OBSERVATIONS FROM THE FINTECH SNARK TANK
In a new round of funding, fintech startup Stash received $65 million from investors. As reported by Finovate:
The Series E was led by an unnamed private institutional investor and featured participation from current investors including Union Square Ventures and Breyer Capital. The new capital takes Stash’s total funding to $181.3 million. The company said it will use it to drive product growth as well as marketing.
Stash also announced this week that it was launching a new rewards program, leveraging its Stash debit card, that will provide users with fractional shares of stock whenever qualified purchases at publicly-held companies are made. The Stock-Back rewards program gives consumers a micro-investment in companies every time they shop [there] using the Stash card. For privately-held companies that do not have stock available, consumers will get their Stock-Back rewards in the form of fractional shares in a broad-based, global equity exchange-traded fund (ETF).”
Will Stock-Back Trump Cash-Back?
According to Stash’s co-founder and President, Ed Robinson:
During the testing period, we saw an overwhelming positive response from users as they pay ordinary bills like Netflix, and in returned received Netflix stock as well as access to dividends, educational resources and financial advice.”
I don’t doubt it. But I do wonder if they asked users if they would prefer receiving stock-back to cash-back, and to what extent users would actually switch their payment card behavior.
The psychology of rewards is important here.
Consumers prefer cash-back rewards to points-based rewards because it’s immediate, more tangible, and easier to calculate in their heads (“10 points is worth how many dollars?”). Stock-back is less tangible–and even riskier, as a decline in the price of a stock diminishes the value of the reward.
But, of course, there’s a potential upside, as an increase in the price of a stock could make that debit card reward very valuable. Imagine if you had a stock-back debit card back in 2004, and bought a few thousand dollars worth of stuff on Amazon, and got Amazon stock as a reward back then. The reward rate on those purchases would have infinitely better than you could have received from any other debit card.
Stash’s stock-back card will definitely appeal to a segment of its current user base. But the reality of payment behavior today will limit Stash’s ability to become the “top-of-wallet” card.
With a Capital One credit card on the market that offers 4% back on dining, a Bank of America card that lets you pick which category you get 3% back on, and other cards with competitive cash-back rates, the reality is that Stash’s customers will use the new debit card at merchants that already own the stock of, and will max out and optimize their rewards on the other cards they have in their wallets.
The Rebundling of Banking
Stash’s announcement comes a few months after Robinhood’s aborted attempt to enter the banking space with a 3% cash-back offer on a debit card. What’s going on here?
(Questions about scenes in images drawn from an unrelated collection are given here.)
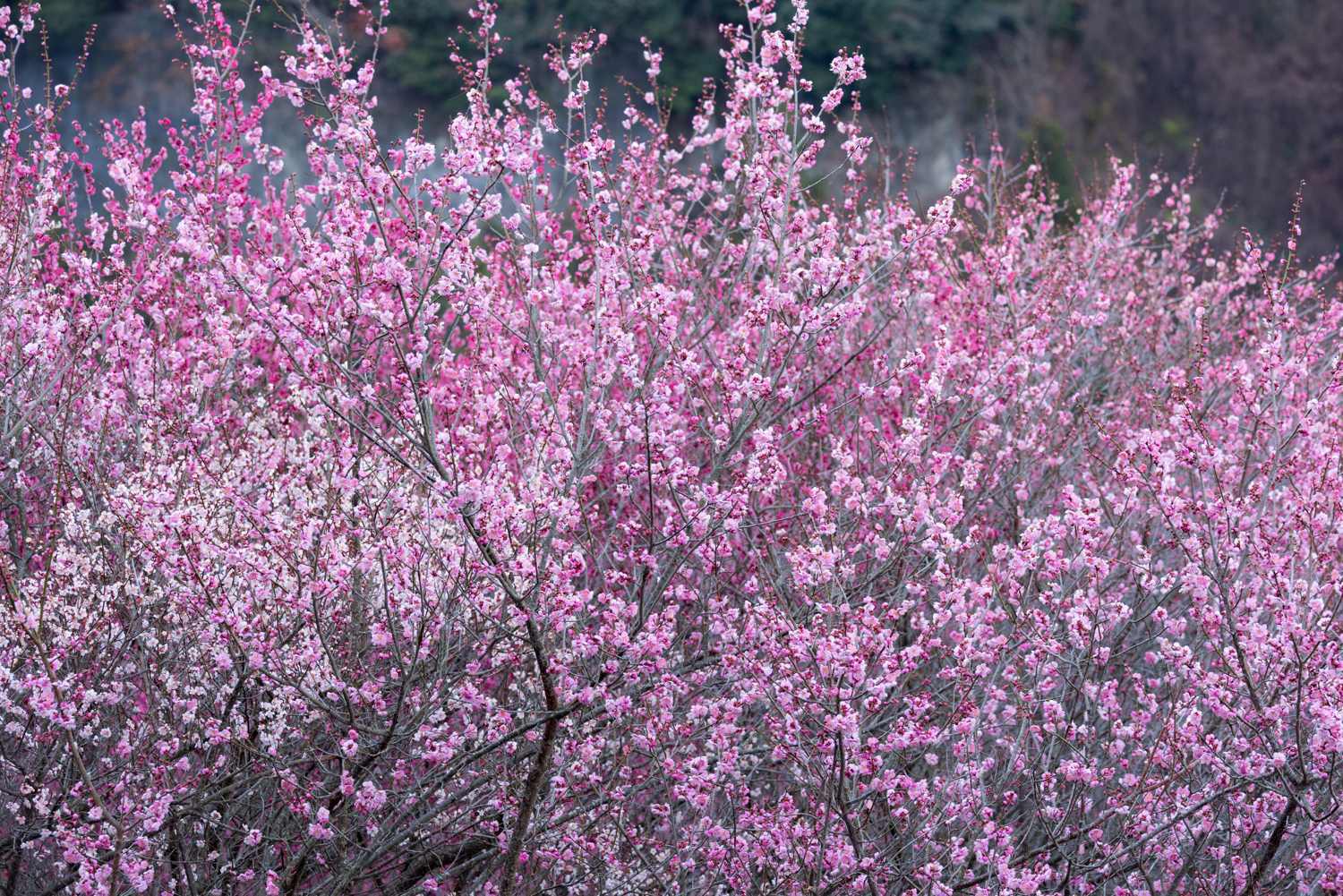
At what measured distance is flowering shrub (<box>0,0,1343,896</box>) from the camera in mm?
4887

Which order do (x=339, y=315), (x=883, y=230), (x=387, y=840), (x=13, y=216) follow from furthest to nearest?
(x=883, y=230) → (x=13, y=216) → (x=339, y=315) → (x=387, y=840)

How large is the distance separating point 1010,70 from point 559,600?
28.8 metres

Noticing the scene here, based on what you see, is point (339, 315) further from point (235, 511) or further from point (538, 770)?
point (538, 770)

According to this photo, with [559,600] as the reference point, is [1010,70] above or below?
above

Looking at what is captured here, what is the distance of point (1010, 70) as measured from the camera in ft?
102

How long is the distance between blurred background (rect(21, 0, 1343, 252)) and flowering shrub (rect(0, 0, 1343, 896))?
14034mm

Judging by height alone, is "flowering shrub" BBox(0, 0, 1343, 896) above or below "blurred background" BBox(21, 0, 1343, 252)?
below

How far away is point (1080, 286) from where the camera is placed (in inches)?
356

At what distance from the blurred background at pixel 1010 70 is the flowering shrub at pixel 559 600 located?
46.0 feet

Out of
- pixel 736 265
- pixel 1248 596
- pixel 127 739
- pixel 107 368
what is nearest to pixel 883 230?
pixel 736 265

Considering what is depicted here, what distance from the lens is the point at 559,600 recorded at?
187 inches

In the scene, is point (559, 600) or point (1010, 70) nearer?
point (559, 600)

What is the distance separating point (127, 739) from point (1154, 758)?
394 cm

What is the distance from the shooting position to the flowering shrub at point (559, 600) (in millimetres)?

The answer should be troubling to fintech investors and founders. It’s a sign that a narrow, monoline product strategy is untenable in financial services (something the incumbent banks learned long ago).
Can Stash and Robinhood (and other fintech investing startups) not succeed and grow with the product that they entered the market with?
These moves repudiate the alleged “unbundling” of banking that was supposed to be happening. One McKinsey consultant wrote:
“While some companies have multiple products that target different activities involved in consumer finance, there’s no one company that does all of this. For example, there’s no tech company that allows users to both invest in stocks and bond and also take loans. Similarly, there’s no company that both gives users short term credit (credit cards) and also let them invest in the markets. This is how consumer banking is being “unbundled” — a bank is being broken up into its key activities, and products are emerging which do those key activities better/cheaper than banks.”
Except, that’s not happening.
The startups that have come to market with unbundled “key activities” are now desperately trying to rebundle banking by adding traditional banking products.
Firms like Capital One and Bank of America have annual marketing budgets north of $2 billion (granted, it doesn’t all go into debit and credit card marketing). But startups like Stash will need that $65 million–and more–to compete in the broader banking market as their strategies evolve.